Here’s more from the author herself:
Here’s one of our favorite passages from Cheryl Strayed’s Wild. In the middle of the night, two trails cross, somewhere along the Pacific Crest Trail:
“I woke two hours later with the vaguely pleasant sensation that tiny cool hands were gently patting me. They were on my bare legs and arms and face and in my hair, on my feet and throat and hands. I could feel their cool weight through my T-shirt on my chest and belly. ‘Hmm.’ I moaned, turning slightly before I opened my eyes and a series of facts came to me in slow motion.
There was the fact of the moon and the fact that I was sleeping out in the open on my tarp.
There was the fact that I had woken because it seemed like small cool hands were gently patting me and the fact that small cool hands were gently patting me.
And then there was the final fact of all, which was a fact more monumental than even the moon: the fact that those small cool hands were not hands, but hundreds of small cool black frogs.
Small cool slimy black frogs jumping all over me.
Each one was the approximate size of a potato chip.
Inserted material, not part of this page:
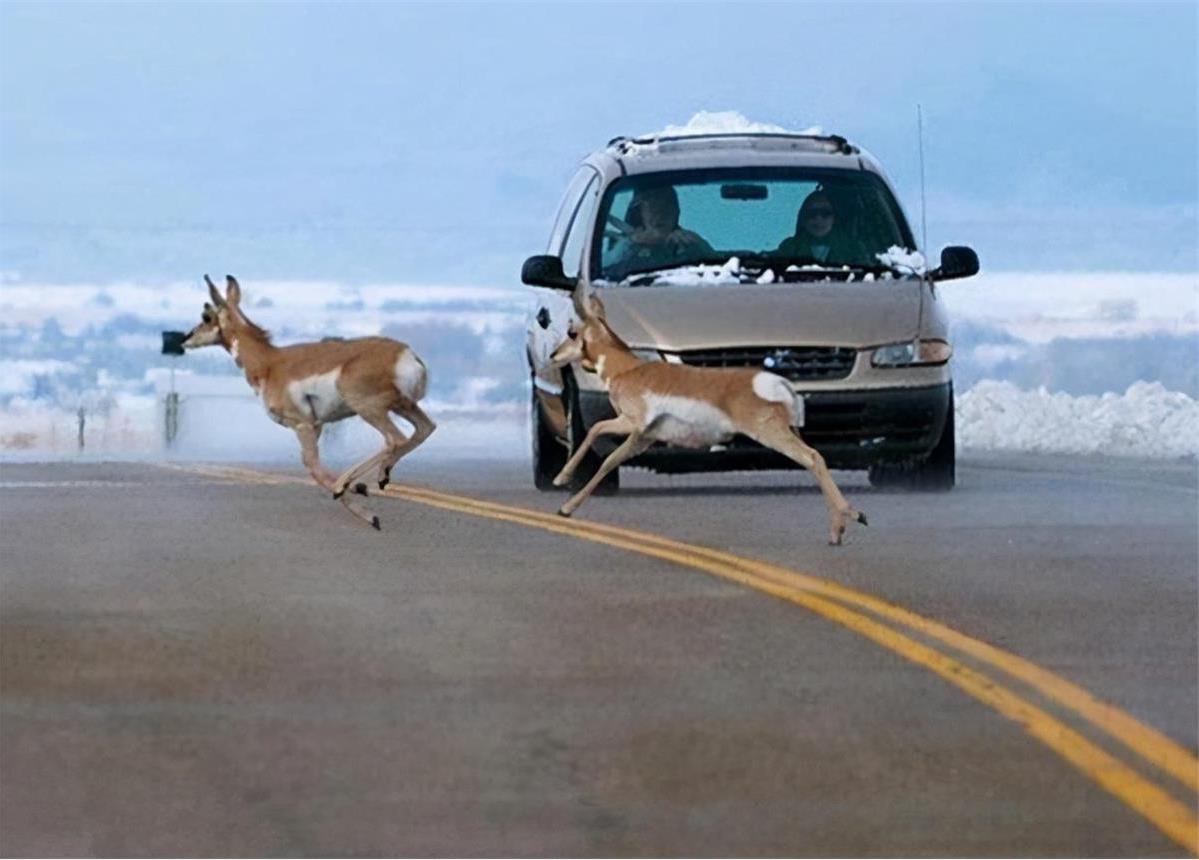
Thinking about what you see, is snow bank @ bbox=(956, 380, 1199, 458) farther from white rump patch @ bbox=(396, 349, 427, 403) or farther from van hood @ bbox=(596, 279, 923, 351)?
white rump patch @ bbox=(396, 349, 427, 403)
They were an amphibious army, a damp smooth-skinned militia, a great web-footed migration, and I was in their path as they hopped, scrambled, leapt, and hurled their tiny, pudgy, bent-legged bodies from the reservoir and onto the scrim of dirt that they no doubt considered their private beach.”
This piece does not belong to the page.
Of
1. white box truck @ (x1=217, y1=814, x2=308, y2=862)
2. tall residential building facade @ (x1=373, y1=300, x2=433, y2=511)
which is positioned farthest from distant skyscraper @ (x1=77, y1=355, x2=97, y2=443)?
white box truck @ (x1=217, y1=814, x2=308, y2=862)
Unexpected encounters are the mileposts of all the trails we hike. Here’s three more trailside readers — excellent companions for Cheryl Strayed’s Wild:
In the Sierra: Mountain Writings by Kenneth Rexroth. Kim Stanley Robinson has edited this fine collection of Rexroth’s (1905-1982) prose and poetry, set in the High Sierra. Robinson describes Rexroth’s tumultous San Francisco life: “Rexroth always had an enduring island of calm, located on the other side of the state: the Sierra Nevada of California.” Also pictured above: For more adventures, and lessons learned along the trail, the Land Library recommends a wonderful two-volume set: The Pacific Crest Trailside Reader (California, Oregon & Washington). Both books feature “boot-tested stories” spun by real PCT hikers, along with selections from well-known wanderers such as John Muir, Mark Twain, Mary Austin, Wallace Stegner, Barry Lopez, William O. Douglas, and Jack Kerouac, among others.